FISHING skipper Ramon Martinez and the Spanish owners of his UK-registered vessel, the Greenwich, have been fined a total of £45,000 at Dingwall Sheriff Court for "massive" overfishing of shark quota.
The fines were for admitted overfishing of two species that are at risk - siki sharks, commonly called Portuguese dogfish, and leafscale gulper sharks.
It was stated in court, that Britain had to give the Spanish Government 60 tonnes of this year's valuable West of Scotland (Area 6) monkfish quota as compensation for Spain's loss of deep-sea sharks because so much siki and leafscale gulper sharks were taken by the Greenwich.
But any special compensation deal was denied tonight by Defra, the UK fisheries department.
However, in court, defence agent and Aberdeen solicitor Dennis Yule, said it was skipper Martinez's honesty in accurately recording his catches in the Greenwich's log sheets that resulted in the prosecution.

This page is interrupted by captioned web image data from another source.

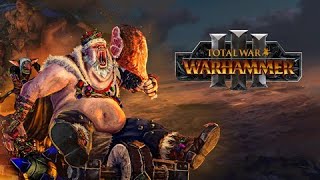 Total War: Warhammer III  Грязус Златозуб тест сборки Ogres, my lord!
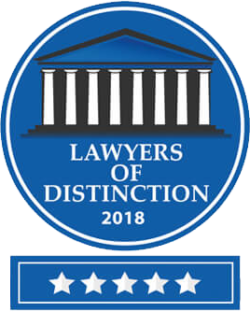 Lawyers of Distinction 2018 - 5 Stars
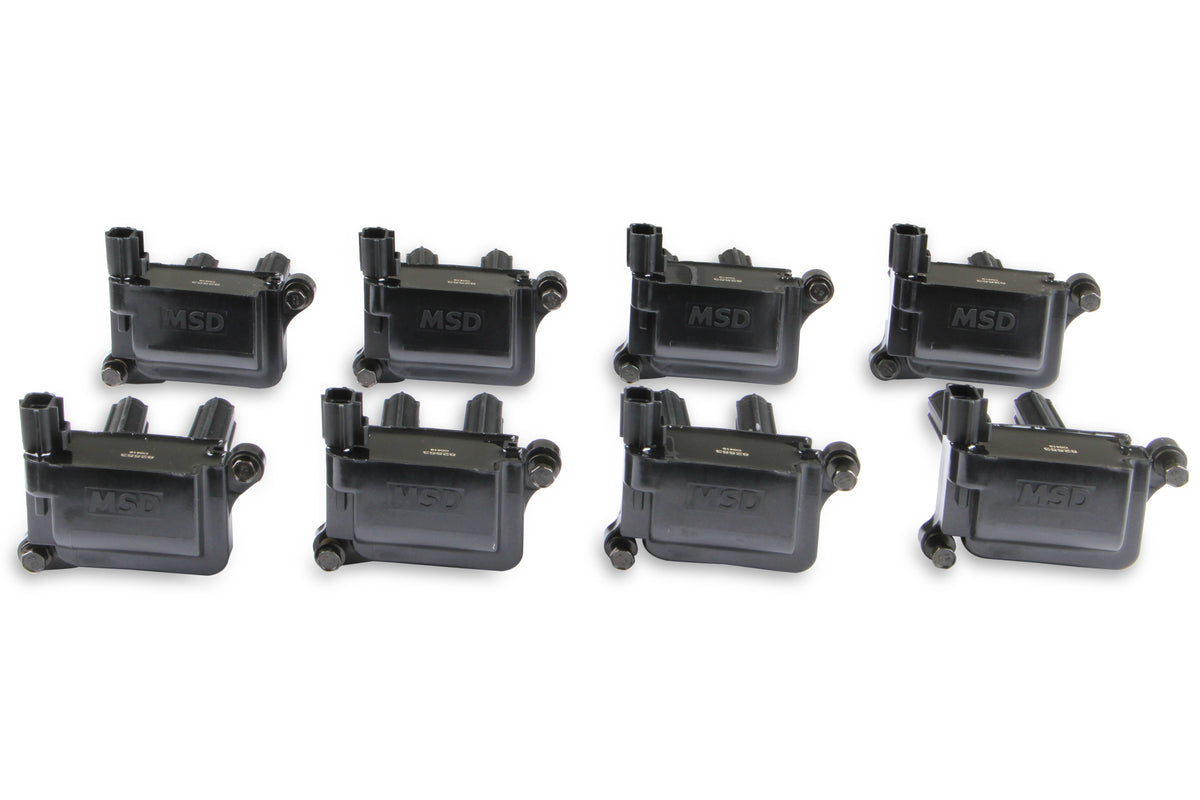 MSD 825583 Blaster Ignition Coil - Gen III for HEMI 05-24 - Black - 8-Pack 5.7/6.1/6.2/6.4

"The Crown's position is that this is not simply a breach of regulations, it is more a serious environmental crime," said the procurator fiscal, Roderick Urquhart, explaining the case against Martinez and the Greenwich's owners, the Falmouth-based company Sealskill.
The court was told that following investigation of the Greenwich's catch by fishery officers at Ullapool on December 14 last year and subsequent examination of log sheets which had previously been submitted to Defra, it was found that the Greenwich had caught twelve times the total UK quota in area 12 for that year and 1,200 times the 100 kilogram by-catch the Greenwich was allowed to take in area 12 on each fishing trip.

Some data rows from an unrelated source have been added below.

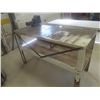 Image 2 : Stationary Steel Work Bench, 36x26x60, w/ 6" Record Vise
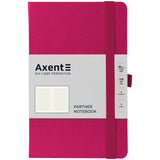 Notes Axent Partner 8201-50-A, 125*195, 96 kartek, kratka, malinowy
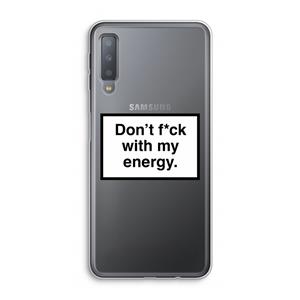 CaseCompany My energy: Samsung Galaxy A7 (2018) Transparant Hoesje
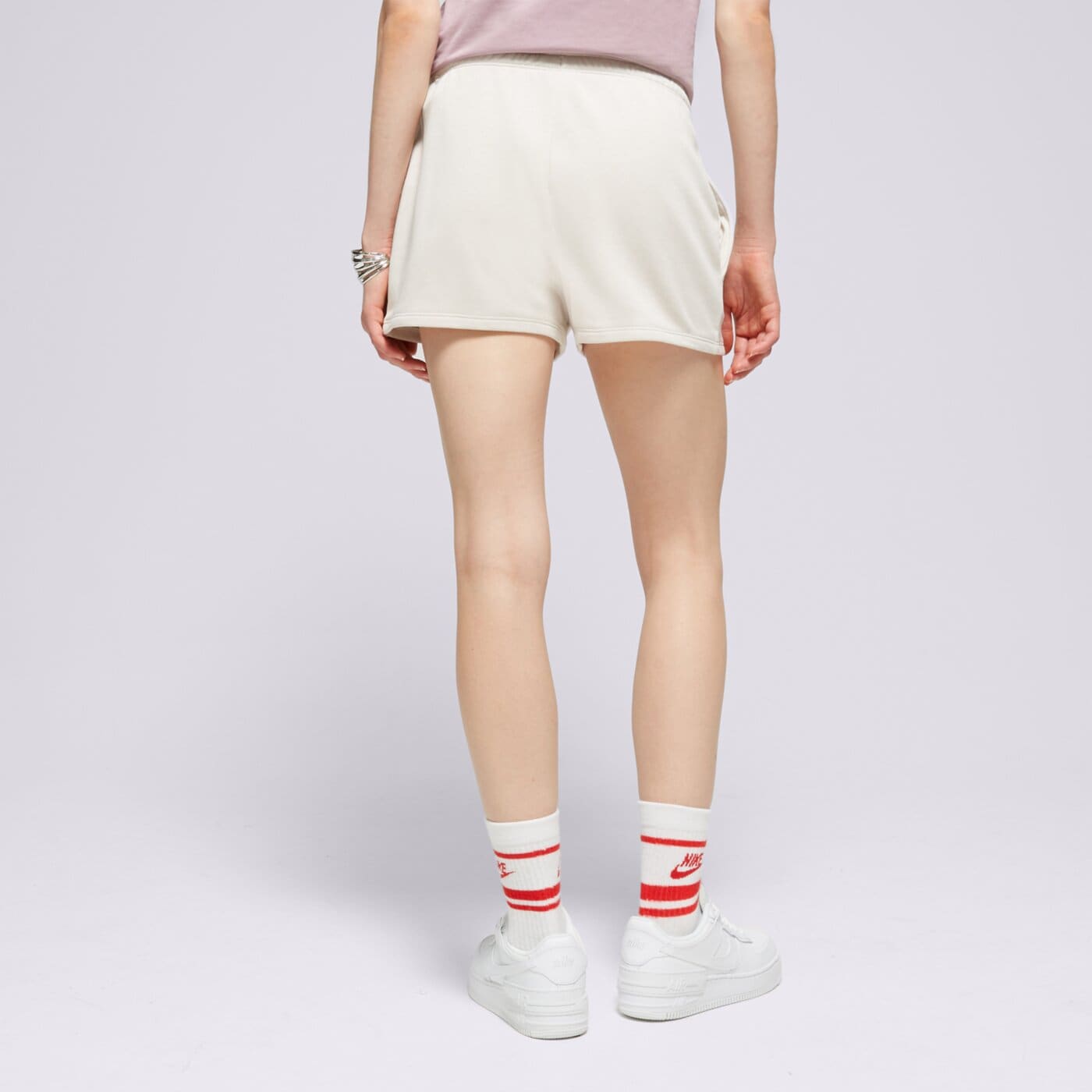 Spodenki damskie NIKE SZORTY W NSW NK CHLL FT HR 2IN SHORT fn2455-104 kolor brązowy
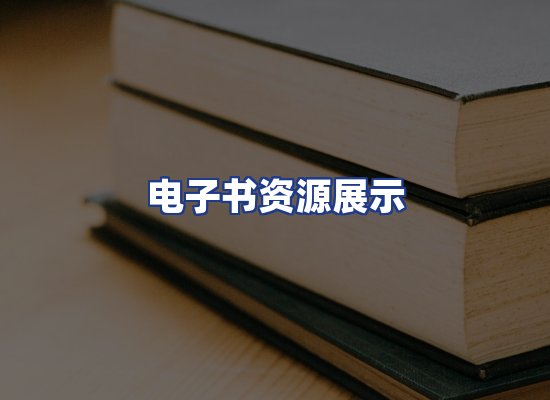 电子书资源展示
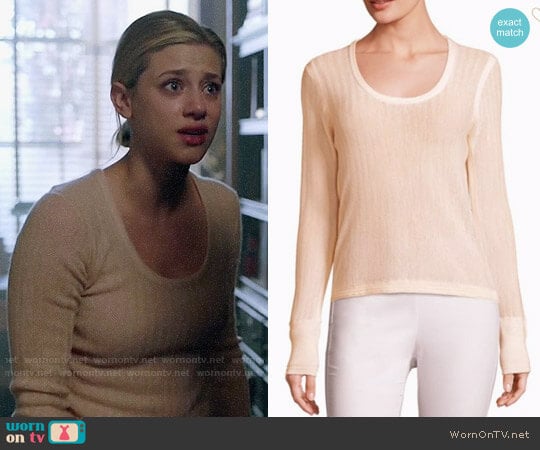 Rag & Bone Estelle Sweater worn by Betty Cooper (Lili Reinhart) on Riverdale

Tonight, Defra defended their role in the issue:.
A spokeswoman said:
"Defra officials immediately acted to close the fishery as soon the UK overfish was identified and asked colleagues to instigate enforcement action against vessels overfishing the UK quota at the same time.
" Officials were able to cover the overfish at the end of 2005 from quota which was not going to be utilised by other UK fishermen.
"Fishing trips by some UK registered Spanish owned vessels can last 2-3 months, occasionally if a vessel has been fishing for a prolonged period we may not receive details of its catch until after it has landed.
"The UK has not compensated the Spanish for the overfish.Defra
officials undertook a straightforward transfer of quota at the end of the year which was a swap with Spain, the UK received shark XII quota from Spain and in return Spain received UK anglerfish (monkfish) quota to reduce their 2005 overfish of Area VII anglerfish."